Eine unrichtige rechtliche Beurteilung liegt aber auch nicht darin, daß die Vorinstanzen den die Gewährleistungspflicht einschränkenden Klauseln keine befreiende Wirkung zugebilligt haben.

Es handelt sich nach der Natur dieses Mangels um einen verborgenen, da der Zustand des Getriebes und der Hinterachse nicht augenfällig, ja nicht einmal bei Besichtigung, sondern erst nach fachkundiger Zerlegung des Wagens durch einen Mechaniker erkennbar war. Wollte man also in der Klausel "wie besichtigt und probegefahren" die Vereinbarung eines sogenannten "Kaufes nach Besichtigung" finden, so haftet der Verkäufer doch auch in diesem Falle nur für solche Mängel nicht, die - wenn auch nicht in die Augen fallend - doch durch Besichtigung erkennbar waren. Dazu kommt, daß der Käufer bei Vorliegen einer bestimmten Zusage zur Prüfung und Besichtigung nicht verbunden ist, sondern sich auf diese Zusage verlassen und die Ware kaufen kann, sogar ohne sie anzusehen. Die Kläger waren also keineswegs verpflichtet, etwa den Wagen zerlegen und durch einen Sachverständigen untersuchen zu lassen, um zu prüfen, ob die Zusage der Generalüberholung den Tatsachen entspricht. Die Klausel "wie besichtigt und probegefahren" vermag also die Haftung des Beklagten nicht auszuschließen, ebensowenig der Verzicht auf nachträgliche Einwendungen.

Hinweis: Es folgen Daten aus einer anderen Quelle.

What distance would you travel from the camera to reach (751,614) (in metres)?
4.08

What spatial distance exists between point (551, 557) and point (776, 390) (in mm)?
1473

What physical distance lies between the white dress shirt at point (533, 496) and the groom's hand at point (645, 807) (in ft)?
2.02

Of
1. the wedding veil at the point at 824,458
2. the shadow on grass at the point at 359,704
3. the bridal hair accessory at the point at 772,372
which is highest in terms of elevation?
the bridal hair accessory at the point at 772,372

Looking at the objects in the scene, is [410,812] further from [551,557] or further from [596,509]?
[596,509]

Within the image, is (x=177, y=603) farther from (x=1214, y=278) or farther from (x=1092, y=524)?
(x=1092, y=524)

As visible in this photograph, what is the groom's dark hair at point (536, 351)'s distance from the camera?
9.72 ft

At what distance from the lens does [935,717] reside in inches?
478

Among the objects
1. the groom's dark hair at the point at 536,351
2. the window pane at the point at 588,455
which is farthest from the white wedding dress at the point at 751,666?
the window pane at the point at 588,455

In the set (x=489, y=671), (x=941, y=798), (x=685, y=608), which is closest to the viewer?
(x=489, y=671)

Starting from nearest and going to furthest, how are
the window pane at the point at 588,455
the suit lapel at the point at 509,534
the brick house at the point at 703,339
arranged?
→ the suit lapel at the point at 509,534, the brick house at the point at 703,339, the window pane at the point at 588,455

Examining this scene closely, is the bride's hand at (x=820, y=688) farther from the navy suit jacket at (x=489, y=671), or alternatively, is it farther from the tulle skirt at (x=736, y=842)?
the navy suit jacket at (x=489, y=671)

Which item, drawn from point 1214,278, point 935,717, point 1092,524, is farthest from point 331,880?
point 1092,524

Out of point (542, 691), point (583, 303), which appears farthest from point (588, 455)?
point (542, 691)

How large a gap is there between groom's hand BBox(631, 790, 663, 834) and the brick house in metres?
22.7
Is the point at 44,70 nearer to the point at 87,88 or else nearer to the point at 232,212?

Sollte darin ein dem Käufer zugemuteter Verzicht auch auf Gewährleistungsansprüche wegen geheimer Mängel verstanden werden, so würde dies gegen die guten Sitten verstoßen und müßte äußerstenfalls in einer Form bedungen werden, die jeden Zweifel darüber ausschließt, daß der Käufer in voller Kenntnis der Möglichkeit einer unwahren Zusage und Bestehens verborgener Mängel auf jeden Gewährleistungsanspruch verzichten wollte. Davon kann hier keine Rede sein. Die Klausel ist gemäß §§ 914, 879 ABGB. unwirksam.